Grant had now changed his plan of campaign. He determined to capture
Petersburg by a _coup_ and cut the communication of Lee and Richmond
with the South. The _coup_ failed. The ragged remnants of Lee's army
which had been left there to defend it, held the trenches until
reinforcements arrived.
He determined to take it by a resistless concerted assault.
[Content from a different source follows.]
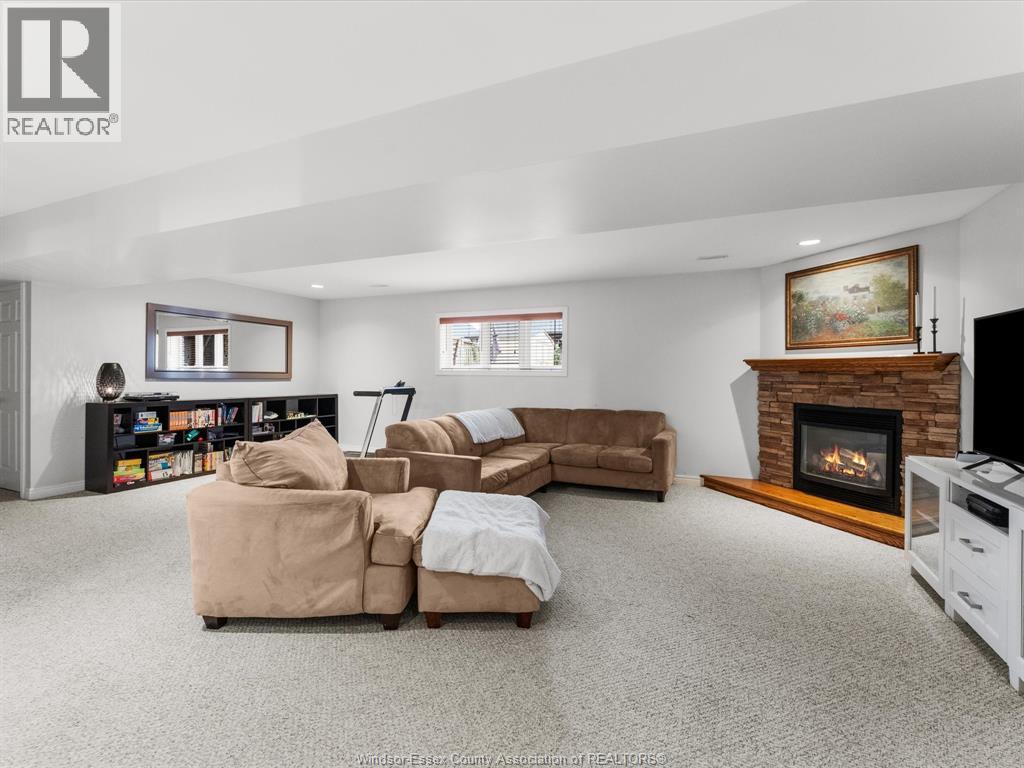 1117 Monarch Meadows Drive, Lakeshore, Ontario  N8L 0W5 - Photo 38 - 26023238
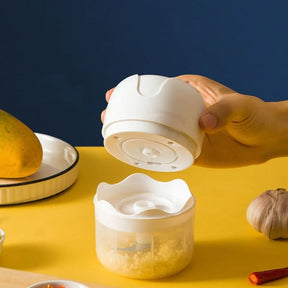 Processador de Alimentos Mini Elétrico USB Portátil Castiliani, ideal para triturar alimentos com praticidade e portabilidade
On the 16th
he threw three of his army corps on Beauregard's thin lines before
Petersburg, capturing four redoubts. At daylight, on the 17th, he again
hurled his men on Beauregard and drove his men out of his first line of
defense. All day the defenders held their second line, though Grant's
crack divisions poured out their blood like water. As night fell the
dead were once more piled high on the Federal front and the Confederate
dead filled the trenches.
As the third day dawned the fierce, assault was renewed, but Lee had
brought up Anderson's Corps with Kershaw and Field's division and the
blue waves broke against the impregnable grey ranks and rolled back,
leaving the dead in dark heaps.
As the shadows of night fell, Grant withdrew his shattered lines to
their trenches.
_He had lost ten thousand five hundred more men and had failed._
He began to burrow his fortifications into the earth around Petersburg
and try by siege what had been found impossible by assault.